* Given request: Find each line below that contains the word "farthest", and copy every such line in full.

* Data lines:
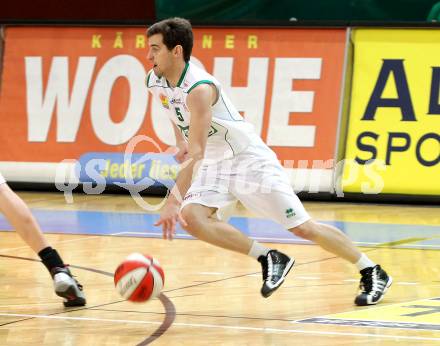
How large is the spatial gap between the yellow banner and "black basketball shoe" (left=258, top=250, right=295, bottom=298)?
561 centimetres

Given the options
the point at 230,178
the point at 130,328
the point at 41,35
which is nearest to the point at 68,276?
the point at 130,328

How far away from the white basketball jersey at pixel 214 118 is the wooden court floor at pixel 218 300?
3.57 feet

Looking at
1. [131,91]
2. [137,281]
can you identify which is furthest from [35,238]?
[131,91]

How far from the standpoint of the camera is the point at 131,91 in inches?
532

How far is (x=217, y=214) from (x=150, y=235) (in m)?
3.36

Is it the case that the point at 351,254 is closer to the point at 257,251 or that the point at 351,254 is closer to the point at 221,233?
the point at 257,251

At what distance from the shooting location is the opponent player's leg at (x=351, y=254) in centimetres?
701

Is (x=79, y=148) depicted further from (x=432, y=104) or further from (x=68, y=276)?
==
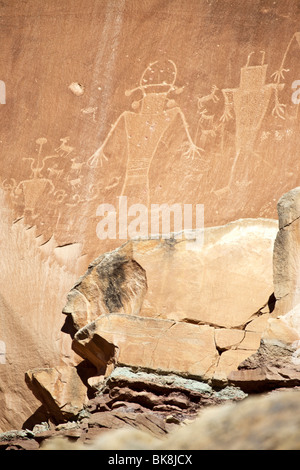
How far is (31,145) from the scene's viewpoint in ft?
--
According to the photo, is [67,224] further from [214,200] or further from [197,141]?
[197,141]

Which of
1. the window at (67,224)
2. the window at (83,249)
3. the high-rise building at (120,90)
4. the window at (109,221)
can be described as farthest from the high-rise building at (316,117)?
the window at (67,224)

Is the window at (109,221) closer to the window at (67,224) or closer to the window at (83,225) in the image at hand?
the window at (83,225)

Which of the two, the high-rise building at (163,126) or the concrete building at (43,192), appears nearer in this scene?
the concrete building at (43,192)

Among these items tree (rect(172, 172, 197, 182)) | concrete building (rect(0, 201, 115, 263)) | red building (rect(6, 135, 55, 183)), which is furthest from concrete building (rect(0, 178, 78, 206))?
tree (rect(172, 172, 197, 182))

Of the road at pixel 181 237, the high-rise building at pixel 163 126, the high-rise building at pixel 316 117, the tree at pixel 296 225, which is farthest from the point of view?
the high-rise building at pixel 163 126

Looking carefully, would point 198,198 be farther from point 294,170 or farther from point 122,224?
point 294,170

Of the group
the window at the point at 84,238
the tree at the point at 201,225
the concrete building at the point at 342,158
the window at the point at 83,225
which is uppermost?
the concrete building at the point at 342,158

* The completed task:
can be described as farthest from the high-rise building at (316,117)?
Of the road at pixel 181 237, the high-rise building at pixel 163 126, the high-rise building at pixel 316 117, the tree at pixel 296 225, which is farthest from the point of view?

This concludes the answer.